The Council's Principal Catering Officer Ron Parry said: "With the cost of living rising and more families struggling that's a lot of extra pounds which could be spent on the weekly grocery shop, money for days out or just helping with day to day living expenses.

"And there has never been a better time to introduce your child to the benefits of a school meal. The whole school approach leads to a fun, bustling dining hall where children get to enjoy a hot tasty meal with their friends.

"The Council works closely with NHS Rotherham and its Healthy Schools Team to promote healthy eating and our menus follow the nutritional standards. Parents can be sure that by having a school lunch their child is getting delicious, wholesome food and less of the junk.

"Children love to socialise with their friends at lunchtime and even the fussiest of eaters will start to try new food when they see their friends eating it."

Whatever parent childhood memories are, school food in Rotherham has come a long way and school lunches are better than ever.

A school lunch is lower in salt, sugar and higher in nutrients than the average packed lunch so parents can be sure their children are having a nutritionally balanced meal.

Schools follow strict national standards which mean they offer at least two portions of fruit and vegetables every day, salt is kept to the absolute minimum and food is free of artificial colour and flavourings.

Having a healthy, nutritious meal at lunchtime is proven to lead to better concentration in class and, in turn, improved academic attainment.

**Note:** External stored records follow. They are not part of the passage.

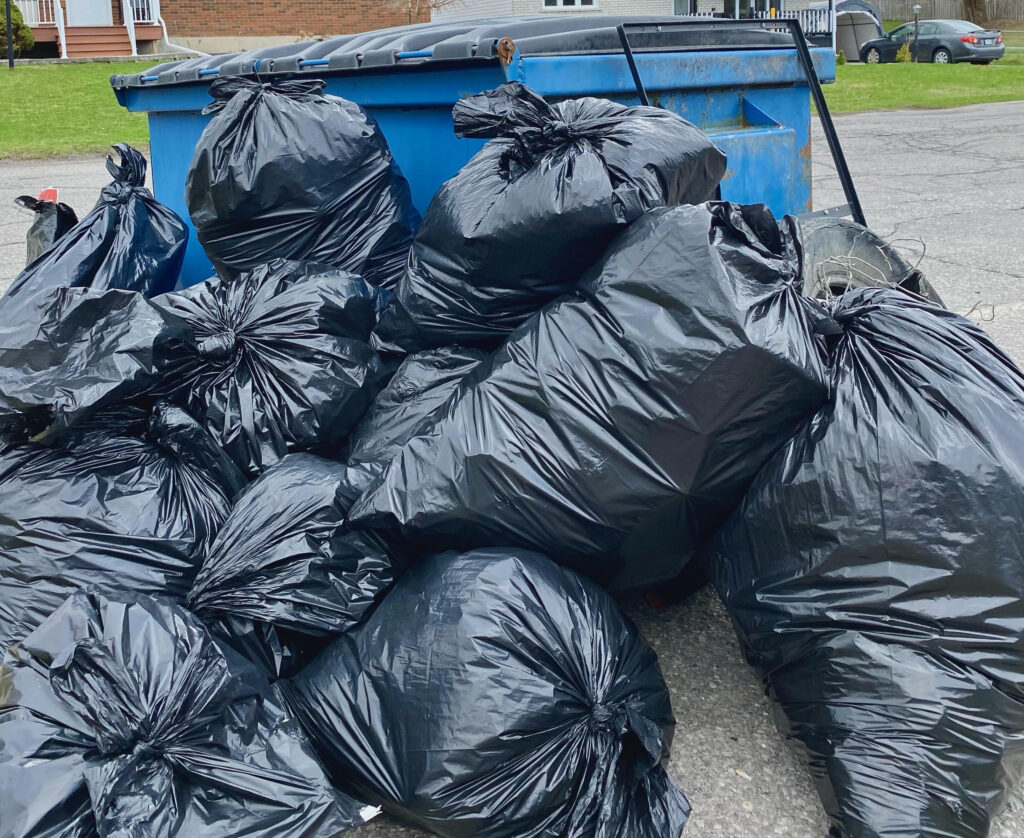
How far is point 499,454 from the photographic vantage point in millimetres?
1922

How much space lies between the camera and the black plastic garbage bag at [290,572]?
74.6 inches

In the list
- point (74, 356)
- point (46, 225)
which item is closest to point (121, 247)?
point (46, 225)

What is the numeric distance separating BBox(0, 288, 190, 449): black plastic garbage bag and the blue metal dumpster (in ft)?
3.56

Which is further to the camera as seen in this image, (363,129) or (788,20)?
(788,20)

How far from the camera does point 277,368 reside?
2418mm

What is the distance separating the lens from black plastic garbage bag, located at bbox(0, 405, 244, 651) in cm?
204

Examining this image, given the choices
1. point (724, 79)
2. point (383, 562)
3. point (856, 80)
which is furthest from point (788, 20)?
point (856, 80)

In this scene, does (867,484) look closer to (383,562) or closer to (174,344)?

It's much easier to get vitamins and minerals into a cooked meal than a packed lunch. Only one per cent of packed lunches meet the nutritional standards that apply to school food.

Trying to put together a packed lunch which meets the same standards takes a lot of work and planning. On average, parents spend 150 hours a year preparing packed lunches for their children.

But just because school food is good for children it doesn't mean it’s bland and boring. Food is specially selected to appeal to children and school menus include lots of old family favourites.

Ron Parry added: "The schools’ catering staff are committed to producing delicious food which children love to eat; but they are much more than cooks. Our friendly teams aim to make lunchtime fun and enjoyable whilst encouraging children to talk about the food they are eating and try out new things.

"Schools also work with dieticians and school nurses to accommodate children who need medically prescribed diets so they can still eat with their friends."

In most schools, lunches can be taken week by week, meaning that parents and children can try school lunches to see whether it works for them.

Although meals in reception and years 1 and 2 are free, parents and carers on low incomes or receiving certain benefits are encouraged to continue to submit claims for the old style free meals. For each eligible child, the child’s school will receive additional funding in the form of the Pupil Premium grant, to support children and raise attainment.